As part of my service I will even pretend to listen to your long winded and abusive rants, atleast for the first minute or the first breath after wich you should feel free to scream at the dial tone, if you scream loud enough no one will know!
Ps. is the shrink because your obvious horrible taste in men ?
Niiiiiice.
Your shrink doesn't, by chance, contract himself out to the state of WV as a court appointed psychiatrist, does he? (or is it "her"? I have a short attention span.) Professional of him/her.
Don't you love people?
(thanks for stopping by and commenting on the Springers, btw :)
Now see Chris I wouldn't of charged a thing for me to tell you that, mostly because that is why I LOVE YOU SO MUCH and, maybe I am a bitch too, just never PAID anyone to tell me before. Gosh.
As a follow up..."F" that shrink. I've had tons of people tell me over the years that I'm a 'prick'. BFD.....did they ever stop to think that just MAYBE you have to be that way to put up with all the bullshit....most of the time THEIR bullshit??? Hell...I'm proud of it, just ask Laura (aka Elle ;)
How man I would have fun with this shrink!!! Drive him nuts, go totally off on him by making him explain what he meant by saying "Boy, you can be a Bitch" ...like give him a little attitude!!! and smile inside and just remember that
B -- Babe
I -- in
T -- TOTAl
C -- CONTROL of
H -- HERSELF!!!
GREATEST COMPLIMENT FROM ANY ASSHOLE!! At least they can recognize a few things in life
Well, it's true though, but in an odd way. I mean when you do bitchy, you're funny at it. Keep smiling.
$200/hour .... I know lawyers that don't get that. ;-)
I thought about going to a therapist a couple of times. But, I'm afraid he/she will convince me that everything really is my fault and I prefer not to look at things that way. haha
I saw a therapist for a while. After pouring out my sole (I think I did hat my mother and father, though) he said, “Boy, you are one sorry piece of shit, aren’t you.” I said, “Fuck You!” Then paid my co-pay and never went back. I don’t need to pay someone to tell me what I already know. If you are a bitch, be proud that you are and try and be the biggest, baddest bitch on the planet. Just don’t fuck with me because I don’t give a shit.
damn, chris! he IS expensive! my lawyer is only $175 an hour!! for that price, he oughtta be giving you a massage while you spill your guts!!

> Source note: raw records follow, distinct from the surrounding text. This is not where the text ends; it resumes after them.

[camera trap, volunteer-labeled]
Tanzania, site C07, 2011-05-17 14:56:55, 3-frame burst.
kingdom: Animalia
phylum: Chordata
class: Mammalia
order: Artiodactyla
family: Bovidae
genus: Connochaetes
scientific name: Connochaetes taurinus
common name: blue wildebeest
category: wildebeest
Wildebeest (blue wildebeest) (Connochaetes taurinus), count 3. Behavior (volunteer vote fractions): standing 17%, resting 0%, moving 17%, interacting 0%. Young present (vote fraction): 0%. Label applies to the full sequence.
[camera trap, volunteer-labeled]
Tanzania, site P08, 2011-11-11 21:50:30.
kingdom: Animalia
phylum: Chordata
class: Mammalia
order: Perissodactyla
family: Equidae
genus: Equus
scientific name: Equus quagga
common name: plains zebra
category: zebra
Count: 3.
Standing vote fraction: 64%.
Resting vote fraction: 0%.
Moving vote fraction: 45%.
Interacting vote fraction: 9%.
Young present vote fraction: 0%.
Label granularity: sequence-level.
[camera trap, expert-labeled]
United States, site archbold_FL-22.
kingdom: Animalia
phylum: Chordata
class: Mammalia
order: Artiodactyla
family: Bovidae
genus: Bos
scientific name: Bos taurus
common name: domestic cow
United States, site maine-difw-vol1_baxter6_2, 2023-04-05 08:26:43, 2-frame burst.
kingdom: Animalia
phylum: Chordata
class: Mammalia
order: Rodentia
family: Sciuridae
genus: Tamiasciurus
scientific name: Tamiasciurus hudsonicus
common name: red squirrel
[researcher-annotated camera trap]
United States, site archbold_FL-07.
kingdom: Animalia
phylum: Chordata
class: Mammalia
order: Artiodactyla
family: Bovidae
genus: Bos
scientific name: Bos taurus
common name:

or a least some oral sex Lib!
In general I think most bitches know that they are bitches.
If you don't know why, they you probably aren't one.
Girl, OneHung will charge you a lot less than that to call you names.
Y'all say BITCH like it was a bad thing!
I'm a bitch. A bitch with a bad attitude. That's my job. I love my work.
I would walk in next time and say Hello dickhead!!!
I would call him names, it's my money I can call him whatever I want. hahahahaha
Holy mother of christ!!
You seem so normal to be seeing a psychiatrist.
wtf happened??
Never mind Chris, I'm still a fan of your blog.
And they do say there's a very narrow margin between being a genius and a fruit cake.